═════ MATERIAL PROVIDED ═════

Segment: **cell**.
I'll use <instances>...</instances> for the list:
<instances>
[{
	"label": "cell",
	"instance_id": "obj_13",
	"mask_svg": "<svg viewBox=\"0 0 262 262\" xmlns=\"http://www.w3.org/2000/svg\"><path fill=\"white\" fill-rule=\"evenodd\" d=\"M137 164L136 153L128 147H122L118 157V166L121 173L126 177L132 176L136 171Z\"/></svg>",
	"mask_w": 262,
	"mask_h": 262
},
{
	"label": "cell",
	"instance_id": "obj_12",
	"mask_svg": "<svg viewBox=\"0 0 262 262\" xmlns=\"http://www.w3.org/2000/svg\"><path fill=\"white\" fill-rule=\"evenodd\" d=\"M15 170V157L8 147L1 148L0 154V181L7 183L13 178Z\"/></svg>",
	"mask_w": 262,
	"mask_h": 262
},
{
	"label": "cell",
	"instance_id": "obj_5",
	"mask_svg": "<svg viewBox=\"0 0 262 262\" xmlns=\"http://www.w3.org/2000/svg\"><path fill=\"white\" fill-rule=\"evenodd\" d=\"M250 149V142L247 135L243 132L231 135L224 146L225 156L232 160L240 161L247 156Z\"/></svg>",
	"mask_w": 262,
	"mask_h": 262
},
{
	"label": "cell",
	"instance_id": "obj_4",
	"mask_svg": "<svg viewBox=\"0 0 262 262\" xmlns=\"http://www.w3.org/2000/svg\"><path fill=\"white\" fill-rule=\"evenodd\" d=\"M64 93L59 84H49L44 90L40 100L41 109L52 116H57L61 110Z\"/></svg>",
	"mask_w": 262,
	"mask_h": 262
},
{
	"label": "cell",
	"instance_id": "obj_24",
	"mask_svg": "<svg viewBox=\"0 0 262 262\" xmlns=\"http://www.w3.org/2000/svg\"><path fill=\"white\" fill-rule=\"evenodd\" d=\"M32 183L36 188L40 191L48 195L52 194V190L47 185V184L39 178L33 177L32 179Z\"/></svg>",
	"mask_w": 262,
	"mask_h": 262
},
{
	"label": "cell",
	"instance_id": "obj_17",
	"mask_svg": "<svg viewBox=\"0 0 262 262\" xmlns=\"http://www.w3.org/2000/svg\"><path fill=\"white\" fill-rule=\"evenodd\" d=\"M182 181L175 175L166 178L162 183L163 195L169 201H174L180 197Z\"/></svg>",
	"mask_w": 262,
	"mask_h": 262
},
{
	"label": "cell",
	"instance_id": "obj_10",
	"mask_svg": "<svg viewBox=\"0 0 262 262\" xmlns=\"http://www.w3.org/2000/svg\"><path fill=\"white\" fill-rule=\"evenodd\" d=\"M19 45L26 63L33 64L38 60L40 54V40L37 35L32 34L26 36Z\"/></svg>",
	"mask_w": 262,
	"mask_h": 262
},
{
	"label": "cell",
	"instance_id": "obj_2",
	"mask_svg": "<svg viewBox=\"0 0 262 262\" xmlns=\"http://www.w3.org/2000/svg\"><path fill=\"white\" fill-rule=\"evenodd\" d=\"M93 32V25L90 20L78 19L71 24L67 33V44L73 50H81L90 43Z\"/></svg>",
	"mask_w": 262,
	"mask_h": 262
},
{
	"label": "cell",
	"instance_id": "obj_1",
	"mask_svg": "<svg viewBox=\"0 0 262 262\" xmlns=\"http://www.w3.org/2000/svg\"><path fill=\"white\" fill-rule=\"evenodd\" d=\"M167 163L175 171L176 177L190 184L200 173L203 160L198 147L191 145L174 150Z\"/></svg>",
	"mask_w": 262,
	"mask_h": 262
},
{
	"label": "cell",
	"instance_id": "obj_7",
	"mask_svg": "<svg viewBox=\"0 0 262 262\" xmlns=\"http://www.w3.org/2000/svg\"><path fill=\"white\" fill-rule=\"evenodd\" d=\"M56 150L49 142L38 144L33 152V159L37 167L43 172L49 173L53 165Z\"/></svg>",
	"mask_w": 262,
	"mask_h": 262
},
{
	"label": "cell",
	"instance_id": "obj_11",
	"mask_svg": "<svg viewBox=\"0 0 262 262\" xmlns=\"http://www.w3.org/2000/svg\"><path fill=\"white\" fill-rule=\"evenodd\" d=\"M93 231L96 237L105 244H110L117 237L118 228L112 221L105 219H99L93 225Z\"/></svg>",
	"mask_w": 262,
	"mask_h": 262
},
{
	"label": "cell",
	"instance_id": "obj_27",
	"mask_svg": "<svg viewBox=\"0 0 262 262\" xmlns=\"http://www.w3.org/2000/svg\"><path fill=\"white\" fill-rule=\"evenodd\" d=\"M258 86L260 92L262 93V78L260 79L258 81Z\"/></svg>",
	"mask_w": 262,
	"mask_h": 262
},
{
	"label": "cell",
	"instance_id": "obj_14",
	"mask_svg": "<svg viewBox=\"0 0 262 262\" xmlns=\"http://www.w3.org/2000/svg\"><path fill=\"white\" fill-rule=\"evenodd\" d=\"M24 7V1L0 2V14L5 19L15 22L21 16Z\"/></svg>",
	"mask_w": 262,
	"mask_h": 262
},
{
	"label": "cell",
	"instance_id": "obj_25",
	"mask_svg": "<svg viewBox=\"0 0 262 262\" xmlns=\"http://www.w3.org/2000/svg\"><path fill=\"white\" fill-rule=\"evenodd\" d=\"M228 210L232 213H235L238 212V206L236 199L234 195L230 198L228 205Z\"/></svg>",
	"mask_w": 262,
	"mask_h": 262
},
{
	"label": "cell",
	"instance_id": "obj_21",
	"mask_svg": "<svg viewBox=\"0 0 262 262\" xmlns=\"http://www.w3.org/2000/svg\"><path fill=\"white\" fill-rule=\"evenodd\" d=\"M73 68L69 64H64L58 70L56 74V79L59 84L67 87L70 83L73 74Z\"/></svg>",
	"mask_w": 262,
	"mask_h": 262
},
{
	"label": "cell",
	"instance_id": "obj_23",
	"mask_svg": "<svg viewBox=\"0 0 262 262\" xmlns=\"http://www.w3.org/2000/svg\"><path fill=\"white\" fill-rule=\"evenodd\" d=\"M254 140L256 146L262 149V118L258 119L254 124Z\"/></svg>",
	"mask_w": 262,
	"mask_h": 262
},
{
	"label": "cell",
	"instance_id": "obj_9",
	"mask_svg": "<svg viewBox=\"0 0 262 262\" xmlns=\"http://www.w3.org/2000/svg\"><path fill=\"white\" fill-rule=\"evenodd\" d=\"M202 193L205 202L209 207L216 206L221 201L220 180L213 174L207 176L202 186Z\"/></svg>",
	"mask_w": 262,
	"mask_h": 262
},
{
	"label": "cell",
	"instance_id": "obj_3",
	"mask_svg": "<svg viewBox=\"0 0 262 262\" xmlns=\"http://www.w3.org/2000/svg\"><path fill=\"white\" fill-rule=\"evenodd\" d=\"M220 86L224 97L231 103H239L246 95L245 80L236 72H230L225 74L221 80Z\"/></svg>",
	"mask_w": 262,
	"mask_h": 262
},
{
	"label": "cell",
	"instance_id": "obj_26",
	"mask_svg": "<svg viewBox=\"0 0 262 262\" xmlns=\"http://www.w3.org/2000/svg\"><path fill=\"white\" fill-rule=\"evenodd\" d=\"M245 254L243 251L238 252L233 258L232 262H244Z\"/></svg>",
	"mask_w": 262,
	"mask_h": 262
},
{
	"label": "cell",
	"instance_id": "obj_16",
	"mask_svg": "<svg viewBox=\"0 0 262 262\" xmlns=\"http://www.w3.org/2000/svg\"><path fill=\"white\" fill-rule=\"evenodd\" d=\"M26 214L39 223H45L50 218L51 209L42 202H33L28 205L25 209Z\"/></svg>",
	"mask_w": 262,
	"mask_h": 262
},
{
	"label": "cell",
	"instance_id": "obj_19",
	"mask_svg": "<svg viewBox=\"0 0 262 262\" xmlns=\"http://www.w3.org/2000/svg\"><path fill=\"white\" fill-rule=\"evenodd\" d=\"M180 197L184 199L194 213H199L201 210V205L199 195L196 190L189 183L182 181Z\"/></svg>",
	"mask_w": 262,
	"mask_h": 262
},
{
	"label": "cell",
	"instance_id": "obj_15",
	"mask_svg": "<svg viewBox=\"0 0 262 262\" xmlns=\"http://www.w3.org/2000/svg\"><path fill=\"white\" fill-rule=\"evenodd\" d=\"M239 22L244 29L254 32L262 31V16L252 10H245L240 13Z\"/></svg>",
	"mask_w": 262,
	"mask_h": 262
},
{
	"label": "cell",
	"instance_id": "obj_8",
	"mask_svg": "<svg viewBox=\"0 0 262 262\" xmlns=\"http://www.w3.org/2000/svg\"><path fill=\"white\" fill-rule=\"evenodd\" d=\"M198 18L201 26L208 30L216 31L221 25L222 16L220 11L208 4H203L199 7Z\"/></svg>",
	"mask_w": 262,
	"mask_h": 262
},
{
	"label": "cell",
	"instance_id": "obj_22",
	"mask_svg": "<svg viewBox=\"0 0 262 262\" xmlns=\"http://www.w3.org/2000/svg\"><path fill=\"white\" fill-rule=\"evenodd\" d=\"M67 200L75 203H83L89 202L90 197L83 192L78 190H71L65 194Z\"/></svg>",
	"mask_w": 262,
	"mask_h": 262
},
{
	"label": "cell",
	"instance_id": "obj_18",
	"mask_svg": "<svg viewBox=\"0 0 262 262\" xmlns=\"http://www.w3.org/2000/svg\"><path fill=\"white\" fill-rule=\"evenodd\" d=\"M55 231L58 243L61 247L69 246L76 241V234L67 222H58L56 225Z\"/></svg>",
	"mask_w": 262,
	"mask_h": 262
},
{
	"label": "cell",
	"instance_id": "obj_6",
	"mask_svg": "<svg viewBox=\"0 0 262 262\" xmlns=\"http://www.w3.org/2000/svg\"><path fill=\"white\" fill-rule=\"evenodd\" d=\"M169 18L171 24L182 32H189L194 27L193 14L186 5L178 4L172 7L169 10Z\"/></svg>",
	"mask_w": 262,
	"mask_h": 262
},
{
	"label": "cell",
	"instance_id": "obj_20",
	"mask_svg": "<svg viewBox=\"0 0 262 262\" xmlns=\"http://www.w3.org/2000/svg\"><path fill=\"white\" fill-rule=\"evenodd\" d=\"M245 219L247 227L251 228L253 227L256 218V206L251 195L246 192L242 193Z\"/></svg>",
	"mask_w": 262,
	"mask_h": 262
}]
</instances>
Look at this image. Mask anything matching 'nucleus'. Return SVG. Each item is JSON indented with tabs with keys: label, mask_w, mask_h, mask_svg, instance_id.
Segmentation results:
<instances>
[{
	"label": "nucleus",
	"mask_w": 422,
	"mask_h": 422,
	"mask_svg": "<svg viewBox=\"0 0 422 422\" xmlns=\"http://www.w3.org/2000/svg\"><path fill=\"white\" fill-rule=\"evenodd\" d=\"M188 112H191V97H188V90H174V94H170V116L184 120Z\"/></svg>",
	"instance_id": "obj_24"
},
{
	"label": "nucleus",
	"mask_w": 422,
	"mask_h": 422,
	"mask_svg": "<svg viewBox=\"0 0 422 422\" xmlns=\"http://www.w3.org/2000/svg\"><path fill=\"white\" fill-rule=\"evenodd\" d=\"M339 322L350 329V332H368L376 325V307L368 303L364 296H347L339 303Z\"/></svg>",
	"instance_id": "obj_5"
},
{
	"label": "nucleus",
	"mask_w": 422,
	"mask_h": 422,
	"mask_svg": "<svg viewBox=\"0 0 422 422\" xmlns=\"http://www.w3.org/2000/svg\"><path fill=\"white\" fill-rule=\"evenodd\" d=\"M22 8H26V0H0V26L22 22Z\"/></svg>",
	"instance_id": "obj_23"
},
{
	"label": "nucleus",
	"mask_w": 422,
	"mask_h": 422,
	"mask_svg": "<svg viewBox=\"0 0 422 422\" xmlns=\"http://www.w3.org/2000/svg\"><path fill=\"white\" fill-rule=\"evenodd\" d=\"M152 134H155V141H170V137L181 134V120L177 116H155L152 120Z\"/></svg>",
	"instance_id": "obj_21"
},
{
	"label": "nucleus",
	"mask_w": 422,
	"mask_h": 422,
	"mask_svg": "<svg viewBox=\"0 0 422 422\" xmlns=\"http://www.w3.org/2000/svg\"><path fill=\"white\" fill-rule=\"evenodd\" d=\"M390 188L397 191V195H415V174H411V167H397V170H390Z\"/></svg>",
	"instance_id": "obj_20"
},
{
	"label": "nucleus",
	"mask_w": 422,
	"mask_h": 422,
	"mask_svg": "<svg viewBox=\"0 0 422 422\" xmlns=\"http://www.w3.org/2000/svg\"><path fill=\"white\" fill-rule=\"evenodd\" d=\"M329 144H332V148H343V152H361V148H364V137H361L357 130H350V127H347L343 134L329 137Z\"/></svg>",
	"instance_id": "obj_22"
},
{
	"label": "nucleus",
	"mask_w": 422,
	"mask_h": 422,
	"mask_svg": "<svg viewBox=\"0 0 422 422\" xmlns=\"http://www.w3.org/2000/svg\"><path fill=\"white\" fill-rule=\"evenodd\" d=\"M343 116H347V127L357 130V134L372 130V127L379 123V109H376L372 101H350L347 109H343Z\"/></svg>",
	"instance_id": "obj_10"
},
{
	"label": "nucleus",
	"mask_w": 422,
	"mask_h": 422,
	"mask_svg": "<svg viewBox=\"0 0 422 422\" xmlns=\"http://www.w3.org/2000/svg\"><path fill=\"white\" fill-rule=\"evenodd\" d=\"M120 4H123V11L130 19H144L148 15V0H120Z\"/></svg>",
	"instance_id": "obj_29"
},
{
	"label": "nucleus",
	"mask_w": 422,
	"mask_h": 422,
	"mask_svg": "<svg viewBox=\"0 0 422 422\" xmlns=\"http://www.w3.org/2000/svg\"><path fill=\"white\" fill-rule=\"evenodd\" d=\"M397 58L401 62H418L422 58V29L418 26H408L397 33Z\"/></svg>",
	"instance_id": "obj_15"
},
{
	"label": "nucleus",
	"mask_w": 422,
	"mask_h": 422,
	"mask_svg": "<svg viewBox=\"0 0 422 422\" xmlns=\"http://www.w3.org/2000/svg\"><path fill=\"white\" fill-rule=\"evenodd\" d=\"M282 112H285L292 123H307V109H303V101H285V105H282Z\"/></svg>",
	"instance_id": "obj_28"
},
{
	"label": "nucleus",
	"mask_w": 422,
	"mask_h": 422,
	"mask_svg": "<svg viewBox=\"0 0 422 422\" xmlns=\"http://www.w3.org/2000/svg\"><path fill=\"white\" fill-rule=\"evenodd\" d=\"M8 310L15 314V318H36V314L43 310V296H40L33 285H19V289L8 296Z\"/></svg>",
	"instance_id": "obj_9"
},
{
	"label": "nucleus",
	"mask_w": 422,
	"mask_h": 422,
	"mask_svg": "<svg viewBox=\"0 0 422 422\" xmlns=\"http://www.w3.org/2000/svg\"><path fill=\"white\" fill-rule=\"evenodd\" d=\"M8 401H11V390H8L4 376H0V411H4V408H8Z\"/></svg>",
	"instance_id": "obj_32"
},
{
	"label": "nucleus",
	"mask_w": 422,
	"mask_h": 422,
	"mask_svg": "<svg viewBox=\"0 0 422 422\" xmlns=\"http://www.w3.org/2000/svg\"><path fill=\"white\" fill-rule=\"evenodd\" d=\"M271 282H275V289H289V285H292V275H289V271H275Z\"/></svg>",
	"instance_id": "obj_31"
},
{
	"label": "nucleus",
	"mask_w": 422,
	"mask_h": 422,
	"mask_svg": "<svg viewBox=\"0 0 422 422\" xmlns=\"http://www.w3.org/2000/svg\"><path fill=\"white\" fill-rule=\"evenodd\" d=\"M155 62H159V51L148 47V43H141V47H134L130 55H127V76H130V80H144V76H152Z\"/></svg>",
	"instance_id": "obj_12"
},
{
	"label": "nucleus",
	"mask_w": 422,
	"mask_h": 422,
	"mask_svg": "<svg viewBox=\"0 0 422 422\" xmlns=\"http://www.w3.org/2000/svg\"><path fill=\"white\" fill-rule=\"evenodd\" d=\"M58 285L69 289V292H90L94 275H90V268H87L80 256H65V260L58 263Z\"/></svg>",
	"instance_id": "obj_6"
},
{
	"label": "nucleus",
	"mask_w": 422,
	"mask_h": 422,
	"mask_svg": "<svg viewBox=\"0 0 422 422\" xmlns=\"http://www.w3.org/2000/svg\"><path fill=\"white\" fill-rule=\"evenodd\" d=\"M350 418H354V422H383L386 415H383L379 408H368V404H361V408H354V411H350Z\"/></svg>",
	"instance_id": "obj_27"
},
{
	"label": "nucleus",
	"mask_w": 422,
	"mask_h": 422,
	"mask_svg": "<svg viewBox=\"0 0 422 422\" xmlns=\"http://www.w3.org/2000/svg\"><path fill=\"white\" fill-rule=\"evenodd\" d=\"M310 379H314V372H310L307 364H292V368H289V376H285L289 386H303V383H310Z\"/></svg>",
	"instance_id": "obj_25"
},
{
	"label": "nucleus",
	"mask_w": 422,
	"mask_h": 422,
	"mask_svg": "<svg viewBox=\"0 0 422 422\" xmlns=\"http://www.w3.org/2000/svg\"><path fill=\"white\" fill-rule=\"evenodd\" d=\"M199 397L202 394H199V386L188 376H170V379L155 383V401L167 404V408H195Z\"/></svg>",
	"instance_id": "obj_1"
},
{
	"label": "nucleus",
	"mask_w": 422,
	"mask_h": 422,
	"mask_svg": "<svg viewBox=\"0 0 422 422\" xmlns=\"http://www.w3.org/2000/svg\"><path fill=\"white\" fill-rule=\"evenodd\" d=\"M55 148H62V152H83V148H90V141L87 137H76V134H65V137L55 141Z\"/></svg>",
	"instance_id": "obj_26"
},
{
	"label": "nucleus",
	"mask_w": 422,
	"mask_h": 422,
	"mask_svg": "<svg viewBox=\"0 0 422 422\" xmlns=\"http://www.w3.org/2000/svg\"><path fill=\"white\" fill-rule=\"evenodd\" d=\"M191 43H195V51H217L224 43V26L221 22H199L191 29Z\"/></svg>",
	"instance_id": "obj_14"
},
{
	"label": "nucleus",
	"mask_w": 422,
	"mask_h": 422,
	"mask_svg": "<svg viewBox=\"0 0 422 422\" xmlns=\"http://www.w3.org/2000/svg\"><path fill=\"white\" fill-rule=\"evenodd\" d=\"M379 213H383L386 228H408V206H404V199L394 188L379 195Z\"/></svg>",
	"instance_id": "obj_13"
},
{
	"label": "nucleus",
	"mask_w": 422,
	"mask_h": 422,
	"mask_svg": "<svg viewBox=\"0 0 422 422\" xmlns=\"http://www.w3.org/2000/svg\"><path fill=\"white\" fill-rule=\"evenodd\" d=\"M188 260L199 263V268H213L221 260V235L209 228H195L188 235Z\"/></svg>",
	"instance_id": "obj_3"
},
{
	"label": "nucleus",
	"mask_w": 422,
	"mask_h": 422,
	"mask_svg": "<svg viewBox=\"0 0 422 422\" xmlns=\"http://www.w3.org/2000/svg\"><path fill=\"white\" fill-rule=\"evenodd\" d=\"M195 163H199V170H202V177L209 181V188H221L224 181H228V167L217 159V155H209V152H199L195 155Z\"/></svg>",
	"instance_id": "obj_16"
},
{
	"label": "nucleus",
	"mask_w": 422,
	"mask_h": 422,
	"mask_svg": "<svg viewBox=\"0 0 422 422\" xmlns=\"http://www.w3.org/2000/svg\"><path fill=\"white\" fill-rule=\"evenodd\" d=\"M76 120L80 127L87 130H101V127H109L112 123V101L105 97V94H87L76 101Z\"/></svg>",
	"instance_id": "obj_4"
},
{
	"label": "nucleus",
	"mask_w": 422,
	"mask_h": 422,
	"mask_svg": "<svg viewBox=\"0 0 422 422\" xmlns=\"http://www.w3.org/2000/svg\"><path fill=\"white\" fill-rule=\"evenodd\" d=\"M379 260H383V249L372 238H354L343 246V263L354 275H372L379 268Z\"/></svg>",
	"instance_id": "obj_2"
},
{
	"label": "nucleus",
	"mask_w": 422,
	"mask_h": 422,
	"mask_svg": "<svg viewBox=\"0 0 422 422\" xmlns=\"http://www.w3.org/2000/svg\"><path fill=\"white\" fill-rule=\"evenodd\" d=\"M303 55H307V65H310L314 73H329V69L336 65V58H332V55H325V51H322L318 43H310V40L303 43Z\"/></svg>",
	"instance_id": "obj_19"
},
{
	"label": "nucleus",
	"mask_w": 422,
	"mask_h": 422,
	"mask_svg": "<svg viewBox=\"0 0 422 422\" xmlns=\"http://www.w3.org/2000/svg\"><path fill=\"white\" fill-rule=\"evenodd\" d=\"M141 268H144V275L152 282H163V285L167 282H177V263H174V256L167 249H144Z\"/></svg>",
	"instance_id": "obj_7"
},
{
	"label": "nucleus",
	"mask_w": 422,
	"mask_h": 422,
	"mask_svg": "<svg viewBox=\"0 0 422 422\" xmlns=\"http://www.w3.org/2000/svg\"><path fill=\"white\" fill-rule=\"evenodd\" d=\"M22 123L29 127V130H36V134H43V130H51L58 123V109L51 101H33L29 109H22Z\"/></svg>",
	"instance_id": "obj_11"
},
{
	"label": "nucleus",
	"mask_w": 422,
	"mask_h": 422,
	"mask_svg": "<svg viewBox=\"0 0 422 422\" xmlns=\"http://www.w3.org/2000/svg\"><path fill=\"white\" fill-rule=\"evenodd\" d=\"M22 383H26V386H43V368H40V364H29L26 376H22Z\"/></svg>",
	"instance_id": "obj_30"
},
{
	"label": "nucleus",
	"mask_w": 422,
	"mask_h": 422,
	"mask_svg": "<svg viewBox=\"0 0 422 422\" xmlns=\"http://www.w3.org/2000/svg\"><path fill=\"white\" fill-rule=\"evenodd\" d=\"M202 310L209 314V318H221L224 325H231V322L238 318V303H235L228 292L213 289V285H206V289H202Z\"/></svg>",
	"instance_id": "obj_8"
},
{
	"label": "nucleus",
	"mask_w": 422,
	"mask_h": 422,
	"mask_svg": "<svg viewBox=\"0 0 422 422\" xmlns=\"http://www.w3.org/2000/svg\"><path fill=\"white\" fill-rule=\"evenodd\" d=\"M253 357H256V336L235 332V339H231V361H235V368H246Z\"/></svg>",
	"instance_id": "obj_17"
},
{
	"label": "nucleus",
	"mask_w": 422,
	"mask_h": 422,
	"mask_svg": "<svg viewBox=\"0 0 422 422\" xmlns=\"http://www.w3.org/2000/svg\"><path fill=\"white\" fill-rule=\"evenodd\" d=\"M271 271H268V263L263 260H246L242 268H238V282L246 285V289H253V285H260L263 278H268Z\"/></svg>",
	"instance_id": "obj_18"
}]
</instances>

═════

INSTRUCTIONS TO FOLLOW >> Convert everything from the start of the records down to the line containing "164L136 153L128 147H122L118", both ends included, into a Markdown table with the columns Row and Line. Give each nonblank line its own row, numbered in order, and leave out blank lines.

COMPLETE RESPONSE >>
| Row | Line |
|---|---|
| 1 | Segment: **cell**. |
| 2 | I'll use <instances>...</instances> for the list: |
| 3 | <instances> |
| 4 | [{ |
| 5 | 	"label": "cell", |
| 6 | 	"instance_id": "obj_13", |
| 7 | 	"mask_svg": "<svg viewBox=\"0 0 262 262\" xmlns=\"http://www.w3.org/2000/svg\"><path fill=\"white\" fill-rule=\"evenodd\" d=\"M137 164L136 153L128 147H122L118 157V166L121 173L126 177L132 176L136 171Z\"/></svg>", |